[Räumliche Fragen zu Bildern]
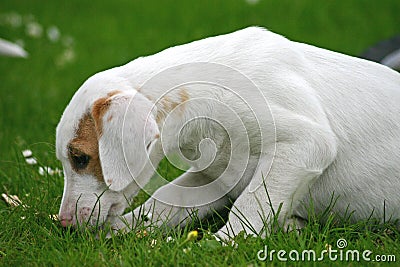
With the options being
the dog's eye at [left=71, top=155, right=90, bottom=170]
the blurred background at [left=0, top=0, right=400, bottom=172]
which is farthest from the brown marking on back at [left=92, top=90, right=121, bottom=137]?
the blurred background at [left=0, top=0, right=400, bottom=172]

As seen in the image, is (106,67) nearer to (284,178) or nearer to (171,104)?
(171,104)

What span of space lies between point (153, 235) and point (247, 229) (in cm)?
43

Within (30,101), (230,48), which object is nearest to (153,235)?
(230,48)

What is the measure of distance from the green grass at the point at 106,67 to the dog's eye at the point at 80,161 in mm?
304

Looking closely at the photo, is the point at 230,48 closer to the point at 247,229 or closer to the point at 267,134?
the point at 267,134

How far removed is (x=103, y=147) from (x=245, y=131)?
0.63 m

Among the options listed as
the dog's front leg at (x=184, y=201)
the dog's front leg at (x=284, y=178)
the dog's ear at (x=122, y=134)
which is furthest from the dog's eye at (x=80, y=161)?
the dog's front leg at (x=284, y=178)

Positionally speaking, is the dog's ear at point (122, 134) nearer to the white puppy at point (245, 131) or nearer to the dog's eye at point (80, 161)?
the white puppy at point (245, 131)

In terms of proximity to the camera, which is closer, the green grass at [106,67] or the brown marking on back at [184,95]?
the green grass at [106,67]

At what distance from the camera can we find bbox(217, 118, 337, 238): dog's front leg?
9.96 ft

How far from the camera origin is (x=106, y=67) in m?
7.59

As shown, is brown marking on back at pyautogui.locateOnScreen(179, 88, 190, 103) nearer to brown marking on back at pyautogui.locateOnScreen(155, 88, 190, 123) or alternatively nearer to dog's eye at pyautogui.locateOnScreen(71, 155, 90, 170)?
brown marking on back at pyautogui.locateOnScreen(155, 88, 190, 123)

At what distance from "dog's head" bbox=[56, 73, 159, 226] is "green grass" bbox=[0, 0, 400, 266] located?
0.16 metres

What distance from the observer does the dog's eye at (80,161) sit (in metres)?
3.10
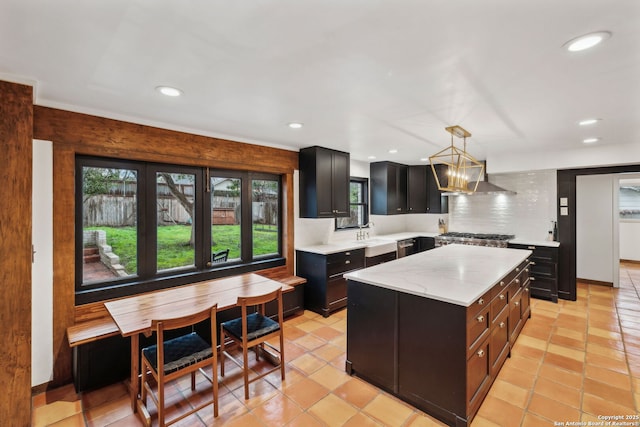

Aufgabenstellung: Gib bitte alle Zeilen oben Wort für Wort wieder und lass die Bilder dabei weg.

Die Antwort:
With the options being
the dog's eye at [left=71, top=155, right=90, bottom=170]
the blurred background at [left=0, top=0, right=400, bottom=172]
which is farthest from the brown marking on back at [left=92, top=90, right=121, bottom=137]?
the blurred background at [left=0, top=0, right=400, bottom=172]

As seen in the image, is (106,67) nearer to (284,178) or nearer to (171,104)?
(171,104)

What span of space lies between point (153, 235) and point (247, 229) (in cm)?
43

Within (30,101), (230,48), which object is nearest to (153,235)?
(230,48)

What is the measure of distance from the green grass at the point at 106,67 to the dog's eye at the point at 80,161 in mm?
304

Looking closely at the photo, is the point at 230,48 closer to the point at 247,229 or closer to the point at 267,134?
the point at 267,134

How far removed is (x=103, y=147) from (x=245, y=131)?
0.63 m

Among the options listed as
the dog's front leg at (x=184, y=201)
the dog's front leg at (x=284, y=178)
the dog's ear at (x=122, y=134)
which is furthest from the dog's eye at (x=80, y=161)?
the dog's front leg at (x=284, y=178)

Positionally speaking, is the dog's ear at point (122, 134) nearer to the white puppy at point (245, 131) or nearer to the dog's eye at point (80, 161)?
the white puppy at point (245, 131)

In terms of proximity to the camera, which is closer, the green grass at [106,67] or the brown marking on back at [184,95]?
the green grass at [106,67]

At what distance from the camera can we find bbox(217, 118, 337, 238): dog's front leg?
9.96 ft

How far from the camera origin is (x=106, y=67) in m?
7.59

As shown, is brown marking on back at pyautogui.locateOnScreen(179, 88, 190, 103) nearer to brown marking on back at pyautogui.locateOnScreen(155, 88, 190, 123) or alternatively nearer to dog's eye at pyautogui.locateOnScreen(71, 155, 90, 170)?
brown marking on back at pyautogui.locateOnScreen(155, 88, 190, 123)

At what distance from "dog's head" bbox=[56, 73, 159, 226] is "green grass" bbox=[0, 0, 400, 266] located?
0.16 metres

What distance from the observer does the dog's eye at (80,161) sit (in metres)?
3.10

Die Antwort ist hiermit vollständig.